**Work required**. Without the pictures, copy all the entries below exactly.

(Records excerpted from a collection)
★ ★ ★ ★ ★ ★ ★

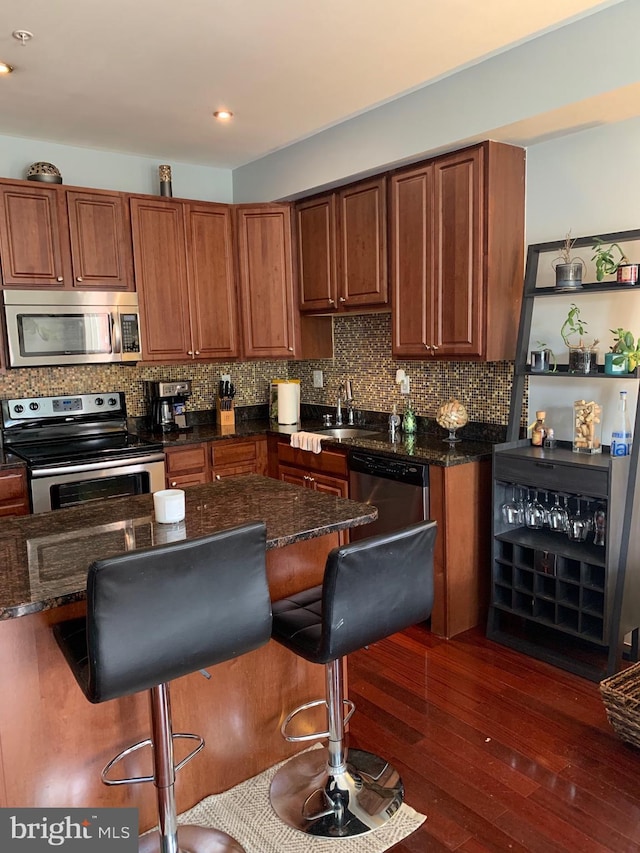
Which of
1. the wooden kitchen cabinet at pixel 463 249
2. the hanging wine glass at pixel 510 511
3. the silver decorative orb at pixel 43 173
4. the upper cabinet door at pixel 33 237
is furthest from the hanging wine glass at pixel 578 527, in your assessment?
the silver decorative orb at pixel 43 173

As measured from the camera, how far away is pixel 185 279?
13.5 ft

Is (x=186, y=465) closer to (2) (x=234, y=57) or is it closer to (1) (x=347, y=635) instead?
(2) (x=234, y=57)

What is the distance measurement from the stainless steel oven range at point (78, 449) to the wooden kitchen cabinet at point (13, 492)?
0.11 ft

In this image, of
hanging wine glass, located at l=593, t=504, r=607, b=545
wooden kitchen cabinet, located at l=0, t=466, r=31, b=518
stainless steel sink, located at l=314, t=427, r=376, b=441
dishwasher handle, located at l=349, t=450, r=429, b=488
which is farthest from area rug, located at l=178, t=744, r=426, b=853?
stainless steel sink, located at l=314, t=427, r=376, b=441

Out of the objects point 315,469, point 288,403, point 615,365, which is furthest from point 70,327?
point 615,365

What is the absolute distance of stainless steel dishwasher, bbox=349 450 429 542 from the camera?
10.5 feet

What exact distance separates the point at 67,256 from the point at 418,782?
321 cm

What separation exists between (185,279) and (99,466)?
4.42ft

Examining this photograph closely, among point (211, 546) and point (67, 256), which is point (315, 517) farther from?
point (67, 256)

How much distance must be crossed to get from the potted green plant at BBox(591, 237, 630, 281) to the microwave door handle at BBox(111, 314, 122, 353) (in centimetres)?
265

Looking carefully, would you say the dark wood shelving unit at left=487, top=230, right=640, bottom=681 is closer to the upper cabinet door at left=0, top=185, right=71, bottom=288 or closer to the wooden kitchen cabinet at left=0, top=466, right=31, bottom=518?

★ ★ ★ ★ ★ ★ ★

**Response to the task**.
Which of
1. the wooden kitchen cabinet at pixel 463 249
2. the hanging wine glass at pixel 510 511
3. the silver decorative orb at pixel 43 173
4. the upper cabinet door at pixel 33 237
is furthest from the hanging wine glass at pixel 578 527, in your assessment?
the silver decorative orb at pixel 43 173

As measured from the camera, how far away is pixel 185 279?
13.5 ft

Is (x=186, y=465) closer to (2) (x=234, y=57) or is it closer to (1) (x=347, y=635) instead?
(2) (x=234, y=57)

What is the distance measurement from the stainless steel oven range at point (78, 449) to the wooden kitchen cabinet at point (13, 492)?
0.11 ft

In this image, of
hanging wine glass, located at l=593, t=504, r=607, b=545
wooden kitchen cabinet, located at l=0, t=466, r=31, b=518
stainless steel sink, located at l=314, t=427, r=376, b=441
dishwasher handle, located at l=349, t=450, r=429, b=488
which is farthest from area rug, located at l=178, t=744, r=426, b=853?
stainless steel sink, located at l=314, t=427, r=376, b=441

Out of the objects point 315,469, point 288,403, point 615,365, which is furthest from point 70,327?
point 615,365

What is the absolute distance of stainless steel dishwasher, bbox=349 450 429 542 from the camera?
10.5 feet

What exact distance separates the point at 67,256 from the point at 418,782?
321 cm

What separation exists between (185,279) and (99,466)?
4.42ft

Examining this photograph closely, among point (211, 546) and point (67, 256), which is point (315, 517) farther from?
point (67, 256)

How much distance must be crossed to get from the potted green plant at BBox(591, 237, 630, 281) to the microwave door handle at BBox(111, 314, 122, 353) (in centimetres)?
265

Looking carefully, would you say the dark wood shelving unit at left=487, top=230, right=640, bottom=681 is closer to the upper cabinet door at left=0, top=185, right=71, bottom=288 or closer to the wooden kitchen cabinet at left=0, top=466, right=31, bottom=518?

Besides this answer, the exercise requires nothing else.